Improve Remote Execution failure diagnostics

TheGrizzlyDev commented 1 month ago

when RE is the OSS variant always log the action digest
on any kind of failure, both user failures as well as RE failures, propagate the message from the execution as it can contain useful informations for debugging (like links to some UI)

JakobDegen commented 4 weeks ago

So I had kind of had this thought on a previous PR, but I think now might be the right time to bring it up:

It might be good to simplify the RE configuration and setup situation by making buck2 aware of different RE providers. Specifically what I have in mind here is a concept of "profiles," ie a buck2_re_client.provider_profile that could be set to "engflow," "buildbarn," or left as some default variant. This profile would primarily affect the choice of defaults for many of the other configuration knobs in the buck2_re_client section, but could also be used for things like in this PR, as well as maybe simplifying other things.

Concretely, the benefits I'm imagining for this are:

On the buck2 core side, it makes maintenance and review simpler. It's very easy for me to accept a PR from someone at engflow updating defaults for the engflow profile, it's much harder if I have to spend time thinking about whether this will make the experience worse for users of other backends - that's especially true because I often just can't know whether that's going to be the case, and exhaustive manual testing against other RE providers is really cumbersome.
For maintainers of the RE backends, this should make it easier to ensure that their users have the right defaults. There's no need to publish a page with "if using with buck2, we recommend this list of settings," and there's no risk of user's defaults being stale wrt the latest recommendations.
It might reduce the total number of configuration knobs that are needed, which is often a win for mental overhead.

Is this something that you would be interested in either using or possibly also doing a bit of refactoring to implement it?

If so, I will need to raise this internally and make sure that the whole team is onboard with it, but I don't expect it to be too controversial.

--------------------

> PROBLEM REQUIREMENTS:
Translate this sentence from the remote execution discussion into Spanish: "It might reduce the total number of configuration knobs that are needed, which is often a win for mental overhead." The listing has no connection to the remote execution discussion.

(Records taken from a dataset)
--------------------

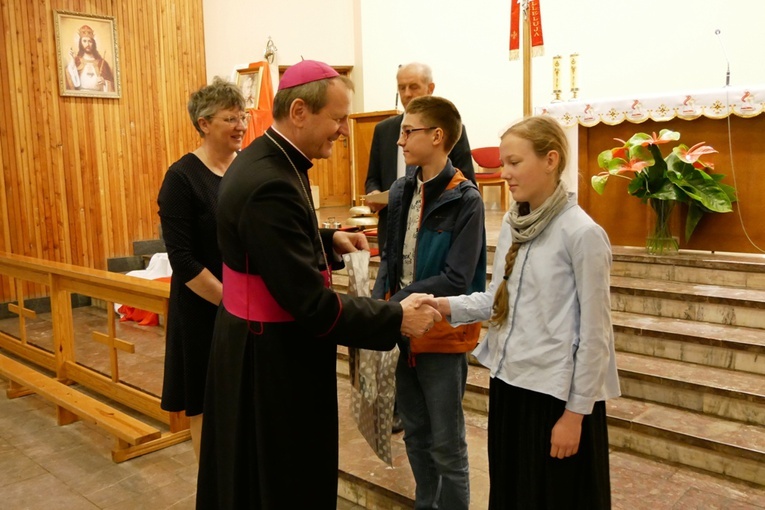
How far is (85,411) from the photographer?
11.9 ft

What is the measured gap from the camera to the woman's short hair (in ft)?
7.95

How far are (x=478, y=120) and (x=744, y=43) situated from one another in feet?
10.2

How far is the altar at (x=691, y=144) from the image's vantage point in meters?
4.57

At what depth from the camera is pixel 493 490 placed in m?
1.91

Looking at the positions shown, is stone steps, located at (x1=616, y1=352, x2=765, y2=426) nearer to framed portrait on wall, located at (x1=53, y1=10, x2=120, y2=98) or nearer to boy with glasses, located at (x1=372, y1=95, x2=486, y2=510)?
boy with glasses, located at (x1=372, y1=95, x2=486, y2=510)

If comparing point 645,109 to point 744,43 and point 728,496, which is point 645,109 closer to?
point 744,43

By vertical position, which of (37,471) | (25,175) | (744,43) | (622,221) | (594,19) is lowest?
(37,471)

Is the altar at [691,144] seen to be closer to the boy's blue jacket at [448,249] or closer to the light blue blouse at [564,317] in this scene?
the boy's blue jacket at [448,249]

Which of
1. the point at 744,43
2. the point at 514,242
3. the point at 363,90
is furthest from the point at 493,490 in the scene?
the point at 363,90

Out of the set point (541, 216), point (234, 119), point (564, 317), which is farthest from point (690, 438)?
point (234, 119)

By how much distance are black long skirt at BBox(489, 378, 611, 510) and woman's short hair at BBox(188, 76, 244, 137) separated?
1371mm

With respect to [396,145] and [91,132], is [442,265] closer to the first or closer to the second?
[396,145]

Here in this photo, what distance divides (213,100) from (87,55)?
5.68m

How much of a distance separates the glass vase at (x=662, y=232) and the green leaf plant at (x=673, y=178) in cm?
4
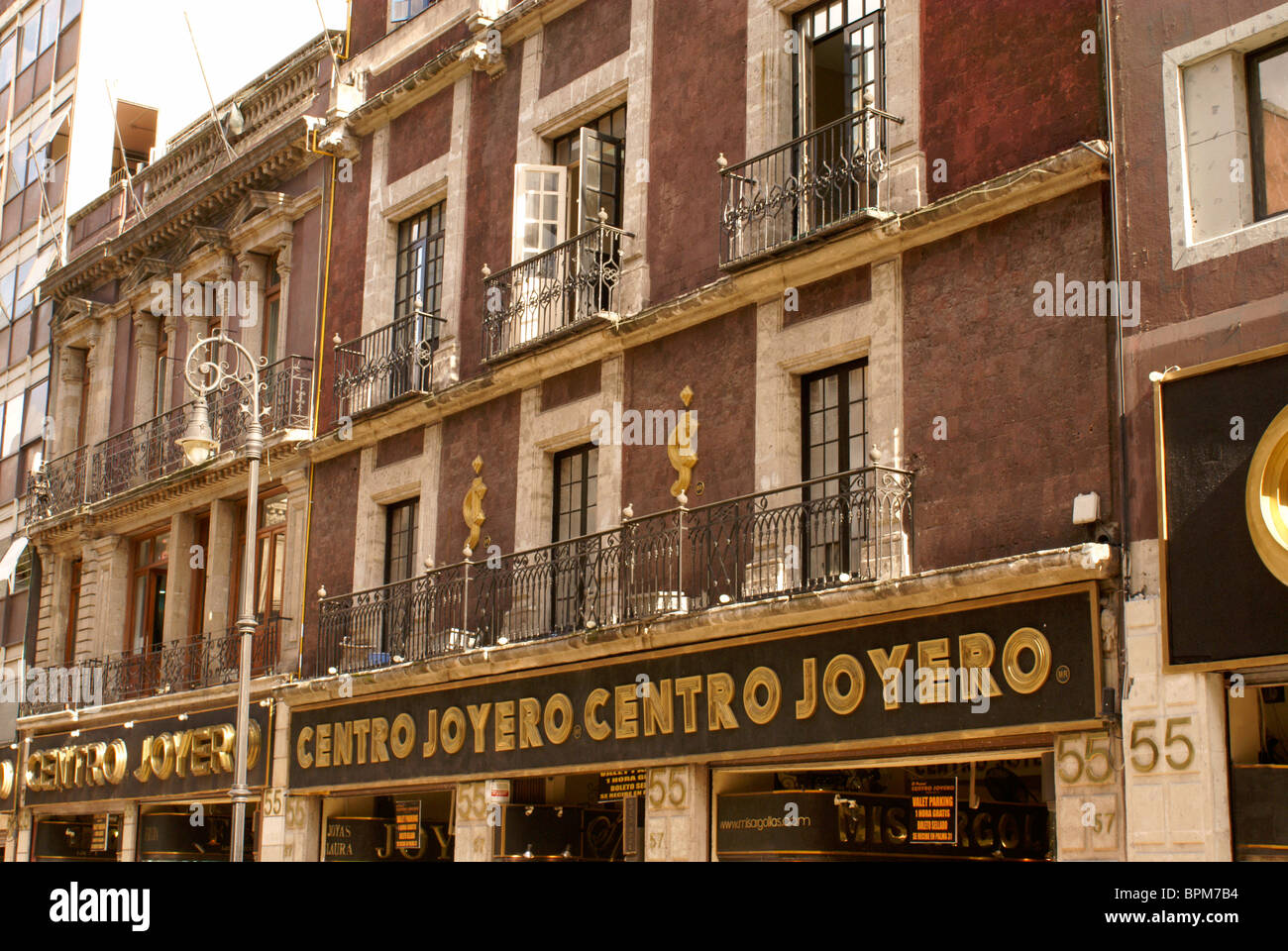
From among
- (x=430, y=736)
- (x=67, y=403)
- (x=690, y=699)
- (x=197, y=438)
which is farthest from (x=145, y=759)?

--------------------

> ANSWER FOR THIS EXERCISE:
Podría reducir el número total de opciones de configuración que se necesitan, lo cual suele ser una ventaja en cuanto a carga mental.